Trecho:
-=-=-=-=-
Esta, aliás, é a mesma posição adotada pelo Superior Tribunal de Justiça, que entendeu haver caráter indenizatório dos juros de mora:

“A questão é simples e está ligada à natureza jurídica dos juros moratórios, que a partir do novo Código Civil não mais deixou espaço para especulações, na medida em que está expressa a natureza indenizatória dos juros de mora.”7

Nesse passo, é importante lembrar que as taxas de juros devem sempre ser vinculadas ao seu critério instituidor.

Em outras palavras, os juros de mora devem ter caráter exclusivamente indenizatório. Caso contrário, adotaria uma feição punitiva, que no direito tributário, como as previstas nas multas de mora, que se prestam para punir o Contribuinte inadimplente ou impontual.

Igor Mauler Santiago aponta que:

“Não se trata decerto de pedir ao Judiciário que fixe taxa de juros de mora compatível com a realidade (atuação como legislador positivo), mas apenas que nulifique as taxas claramente desvinculadas dela (atuação como legislador negativo), o que restaurará automaticamente o regime da Lei estadual 10.175/98, a qual não por acaso optava pela Selic.”8

Com efeito, nada justifica taxas ao redor dos 40%, como as que tem cobrado e pretende continuar a cobrar o Estado de São Paulo, tanto mais quando se lembra que, ao lado dos juros, exigem-se ainda multas de mora em percentuais sempre expressivos, e que cabe exclusivamente a estas, e nunca aos juros, a função de punir o contribuinte inadimplente ou impontual.”9

Sacha Calmon, lastreado na jurisprudência do Supremo Tribunal Federal, ensina:

“Discute-se muito na doutrina a natureza jurídica da multa aplicada por falta, insuficiência ou intempestividade no pagamento do tributo.
-=-=-=-=-
Dados fornecidos:
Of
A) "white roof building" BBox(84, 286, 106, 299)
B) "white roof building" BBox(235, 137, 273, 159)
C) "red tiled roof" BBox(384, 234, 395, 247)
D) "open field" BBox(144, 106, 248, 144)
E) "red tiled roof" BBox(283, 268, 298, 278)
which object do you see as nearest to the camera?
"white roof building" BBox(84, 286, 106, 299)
-=-=-=-=-
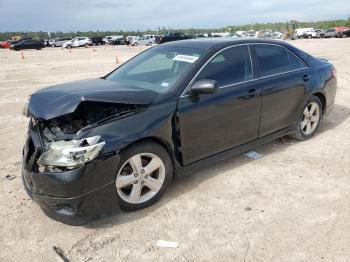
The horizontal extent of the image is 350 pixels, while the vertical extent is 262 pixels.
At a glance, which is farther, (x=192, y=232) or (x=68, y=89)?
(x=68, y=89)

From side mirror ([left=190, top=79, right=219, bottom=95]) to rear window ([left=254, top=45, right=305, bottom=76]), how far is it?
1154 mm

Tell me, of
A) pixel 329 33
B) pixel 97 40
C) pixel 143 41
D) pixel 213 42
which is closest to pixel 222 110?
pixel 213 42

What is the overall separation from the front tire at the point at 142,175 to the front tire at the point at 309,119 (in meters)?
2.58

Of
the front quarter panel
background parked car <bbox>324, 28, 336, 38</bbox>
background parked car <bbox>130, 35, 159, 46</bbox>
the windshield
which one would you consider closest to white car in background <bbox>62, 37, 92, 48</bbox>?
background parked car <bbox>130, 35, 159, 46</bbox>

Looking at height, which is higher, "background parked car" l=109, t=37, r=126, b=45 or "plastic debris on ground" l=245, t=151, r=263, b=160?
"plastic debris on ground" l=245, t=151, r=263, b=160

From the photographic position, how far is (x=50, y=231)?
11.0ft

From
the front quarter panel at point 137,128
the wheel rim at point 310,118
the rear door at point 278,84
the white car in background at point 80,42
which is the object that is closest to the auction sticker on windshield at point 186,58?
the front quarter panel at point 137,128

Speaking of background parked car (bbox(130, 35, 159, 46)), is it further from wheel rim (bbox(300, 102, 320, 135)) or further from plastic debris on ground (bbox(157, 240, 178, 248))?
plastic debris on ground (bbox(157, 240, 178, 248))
-=-=-=-=-
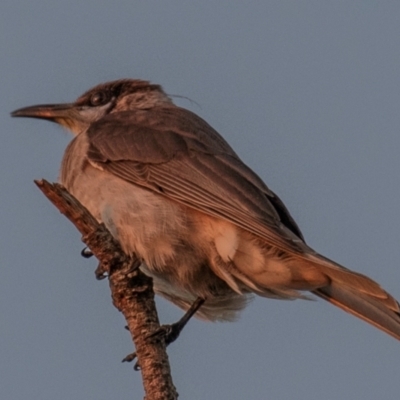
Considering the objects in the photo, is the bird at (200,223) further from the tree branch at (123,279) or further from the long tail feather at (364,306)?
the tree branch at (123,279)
-=-=-=-=-
Lista de tarefas:
[a] De acordo com o trecho sobre juros de mora, que caráter o Superior Tribunal de Justiça atribuiu a esses juros?
[b] Dê continuidade ao trecho sobre juros de mora e multas tributárias, começando logo depois da última frase apresentada.
Os registros não têm relação com o trecho.

Respostas:
[a] Caráter indenizatório.

[b]
O ponto de interesse da quaestio juris está na discussão sobre se é punitiva ou ressarcitória a ‘multa moratória’ (a que sanciona o descumprimento da obrigação tributária principal).

Vamos nos impor — pelo caráter limitado dessa dissertação — o dever de não adentrar a doutrina pátria e peregrina a respeito do assunto.

Bastar-nos-á a ressonância da problemática na Suprema Corte brasileira. O debate, também ali, é sobre se a multa moratória tem caráter punitivo ou é indenização (civil).

O ministro Cordeiro Guerra, louvando-se em decisão de tribunal paulista, acentuou que as sanções fiscais são sempre punitivas, desde que garantidos a correção monetária e os juros moratórios.

Com a instituição da correção monetária, qualquer multa passou a ter caráter penal, in verbis: ‘a multa era moratória, para compensar o não pagamento tempestivo, para atender exatamente ao atraso no recolhimento.

Mas, se o atraso é atendido pela correção monetária e pelos juros, a subsistência da multa só pode ter caráter penal’.

Relatando o Recurso 79.625, sentencia que ‘não disciplina o CTN as sanções fiscais de modo a estremá-las em punitivas ou moratórias, apenas exige sua legalidade’.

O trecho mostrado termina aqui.